21:43 Therefore I tell you, the kingdom of God will be taken away from you and given to a people that produces the fruits of the kingdom.

This provides the governing thought for this entire chapter of Matthew 21. Verses 21-22 must be read in light of this transition of the kingdom from those who have failed to fulfill their responsibilities to those who believe the new Kingdom has dawned in Jesus. At seeing the fig tree wither, the disciples had asked Jesus, "How did the fig tree wither at once?" That is, how can Israel so quickly fade as God's people? Jesus' answer is that the new Kingdom of God has come in Jesus and in those who have faith in Jesus and that Kingdom. Those who are able to "move mountains" in fulfilling their calling as the people of God according to Jesus' teaching throughout Matthew, will be able to produce the fruits of the Kingdom. It is these fruits of the Kingdom, the giving of cups of cold water in Jesus' name, making disciples of all peoples, living by that internal Torah that is governed by love, that are the product of mountain-moving faith.
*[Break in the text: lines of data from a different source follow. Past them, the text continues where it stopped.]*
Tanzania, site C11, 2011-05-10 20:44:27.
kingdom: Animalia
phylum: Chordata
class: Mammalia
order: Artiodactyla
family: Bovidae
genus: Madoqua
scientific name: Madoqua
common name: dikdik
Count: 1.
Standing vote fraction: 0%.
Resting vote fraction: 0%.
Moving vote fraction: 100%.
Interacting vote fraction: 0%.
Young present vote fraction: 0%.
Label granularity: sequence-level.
And that will quickly mark the "withering" of unproductive Israel.

The implication is that none of these things can be accomplished by human effort; they are mountains that cannot be moved. Yet, by seeking the presence of God in prayer and placing faith in God's revelation of himself in Jesus who is the Christ, God's people who inhabit the new Kingdom can move mountains, can do the impossible of being God's people and producing the fruit of the Kingdom.

So, this verse is not justification for modern Christians to command physical things. I think that risks the same kind of self-centered fruitlessness that typified the failed religious system of perverted first century Judaism in thinking that God's power is to serve our wants and needs.